● SHORT EXERCISE
Count the lines in the records that contain the string "seem", treating uppercase and lowercase letters as distinct. Reply with the number only.

——————————

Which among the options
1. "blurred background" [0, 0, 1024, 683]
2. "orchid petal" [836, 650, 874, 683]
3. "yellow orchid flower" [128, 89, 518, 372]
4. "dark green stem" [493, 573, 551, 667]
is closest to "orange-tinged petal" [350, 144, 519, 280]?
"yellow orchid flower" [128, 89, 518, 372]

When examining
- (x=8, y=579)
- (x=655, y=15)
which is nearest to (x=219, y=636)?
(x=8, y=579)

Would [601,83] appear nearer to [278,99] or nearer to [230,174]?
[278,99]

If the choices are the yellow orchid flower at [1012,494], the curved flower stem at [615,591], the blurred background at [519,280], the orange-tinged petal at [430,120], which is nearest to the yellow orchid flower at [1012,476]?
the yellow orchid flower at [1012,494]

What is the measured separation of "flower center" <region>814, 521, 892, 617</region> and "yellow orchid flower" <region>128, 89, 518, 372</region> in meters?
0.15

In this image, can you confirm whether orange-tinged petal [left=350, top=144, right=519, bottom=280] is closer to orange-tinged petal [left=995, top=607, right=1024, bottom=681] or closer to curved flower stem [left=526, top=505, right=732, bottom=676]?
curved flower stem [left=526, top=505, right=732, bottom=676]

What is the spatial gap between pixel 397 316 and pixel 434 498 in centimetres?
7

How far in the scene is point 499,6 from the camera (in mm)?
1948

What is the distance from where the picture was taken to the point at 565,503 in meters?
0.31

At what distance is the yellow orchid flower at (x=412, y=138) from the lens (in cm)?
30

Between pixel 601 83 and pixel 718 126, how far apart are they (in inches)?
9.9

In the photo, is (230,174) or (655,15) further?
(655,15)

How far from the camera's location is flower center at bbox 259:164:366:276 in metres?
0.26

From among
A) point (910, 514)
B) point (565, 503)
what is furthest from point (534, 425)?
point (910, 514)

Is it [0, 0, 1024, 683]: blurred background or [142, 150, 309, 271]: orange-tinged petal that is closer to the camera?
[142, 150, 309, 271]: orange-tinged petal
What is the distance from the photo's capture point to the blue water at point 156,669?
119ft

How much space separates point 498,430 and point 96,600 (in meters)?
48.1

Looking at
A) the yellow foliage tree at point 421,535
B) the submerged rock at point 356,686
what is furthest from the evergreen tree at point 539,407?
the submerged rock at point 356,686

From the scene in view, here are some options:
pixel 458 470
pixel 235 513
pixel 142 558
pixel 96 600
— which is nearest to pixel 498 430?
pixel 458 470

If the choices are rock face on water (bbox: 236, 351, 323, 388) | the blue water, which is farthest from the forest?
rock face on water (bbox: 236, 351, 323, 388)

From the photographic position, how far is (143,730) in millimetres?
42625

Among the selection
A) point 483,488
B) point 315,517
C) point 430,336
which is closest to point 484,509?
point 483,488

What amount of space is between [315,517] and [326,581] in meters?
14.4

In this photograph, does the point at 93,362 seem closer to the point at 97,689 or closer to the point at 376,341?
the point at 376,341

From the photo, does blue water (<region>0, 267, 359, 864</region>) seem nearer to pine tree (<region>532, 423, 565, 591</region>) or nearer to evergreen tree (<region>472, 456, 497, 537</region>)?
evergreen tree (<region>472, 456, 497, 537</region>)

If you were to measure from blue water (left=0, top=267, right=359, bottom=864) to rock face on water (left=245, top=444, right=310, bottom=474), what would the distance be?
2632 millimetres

——————————

● REPLY TO THE EXERCISE
2